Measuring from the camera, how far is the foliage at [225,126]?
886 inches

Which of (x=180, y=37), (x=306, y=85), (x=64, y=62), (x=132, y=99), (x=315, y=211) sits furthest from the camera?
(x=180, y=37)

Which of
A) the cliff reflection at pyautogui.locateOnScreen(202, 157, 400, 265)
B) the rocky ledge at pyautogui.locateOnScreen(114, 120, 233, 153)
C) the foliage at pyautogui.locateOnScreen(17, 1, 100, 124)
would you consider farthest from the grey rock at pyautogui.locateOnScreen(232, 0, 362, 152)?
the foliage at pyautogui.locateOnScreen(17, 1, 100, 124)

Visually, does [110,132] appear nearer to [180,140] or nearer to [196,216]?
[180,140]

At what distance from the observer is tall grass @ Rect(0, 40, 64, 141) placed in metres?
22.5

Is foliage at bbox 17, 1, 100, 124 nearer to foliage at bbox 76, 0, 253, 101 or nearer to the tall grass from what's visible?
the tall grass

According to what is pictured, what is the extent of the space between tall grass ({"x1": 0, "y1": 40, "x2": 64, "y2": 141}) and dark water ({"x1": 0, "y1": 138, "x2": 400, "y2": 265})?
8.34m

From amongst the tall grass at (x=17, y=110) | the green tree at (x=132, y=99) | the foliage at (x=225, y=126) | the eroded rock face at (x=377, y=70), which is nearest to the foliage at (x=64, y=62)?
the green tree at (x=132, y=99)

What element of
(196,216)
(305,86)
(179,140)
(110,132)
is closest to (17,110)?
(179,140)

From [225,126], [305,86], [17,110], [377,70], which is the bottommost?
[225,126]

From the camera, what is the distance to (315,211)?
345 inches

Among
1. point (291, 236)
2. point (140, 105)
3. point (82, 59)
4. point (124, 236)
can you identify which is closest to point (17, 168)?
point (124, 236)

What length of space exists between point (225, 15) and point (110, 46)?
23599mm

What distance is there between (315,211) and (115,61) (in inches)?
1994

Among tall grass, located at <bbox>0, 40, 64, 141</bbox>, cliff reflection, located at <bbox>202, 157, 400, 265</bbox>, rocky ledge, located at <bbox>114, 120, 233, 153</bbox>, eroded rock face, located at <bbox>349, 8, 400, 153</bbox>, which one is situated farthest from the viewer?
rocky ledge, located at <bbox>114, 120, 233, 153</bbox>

* **Task statement**: Rename "viewer" to "observer" in the lines starting with the one containing "What distance is" and going on through the last line, and give those lines again with everything else unchanged.

* **Task output**:
What distance is there between (315,211) and (115,61) (in inches)?
1994

Among tall grass, located at <bbox>0, 40, 64, 141</bbox>, cliff reflection, located at <bbox>202, 157, 400, 265</bbox>, rocky ledge, located at <bbox>114, 120, 233, 153</bbox>, eroded rock face, located at <bbox>349, 8, 400, 153</bbox>, which one is situated farthest from the observer?
rocky ledge, located at <bbox>114, 120, 233, 153</bbox>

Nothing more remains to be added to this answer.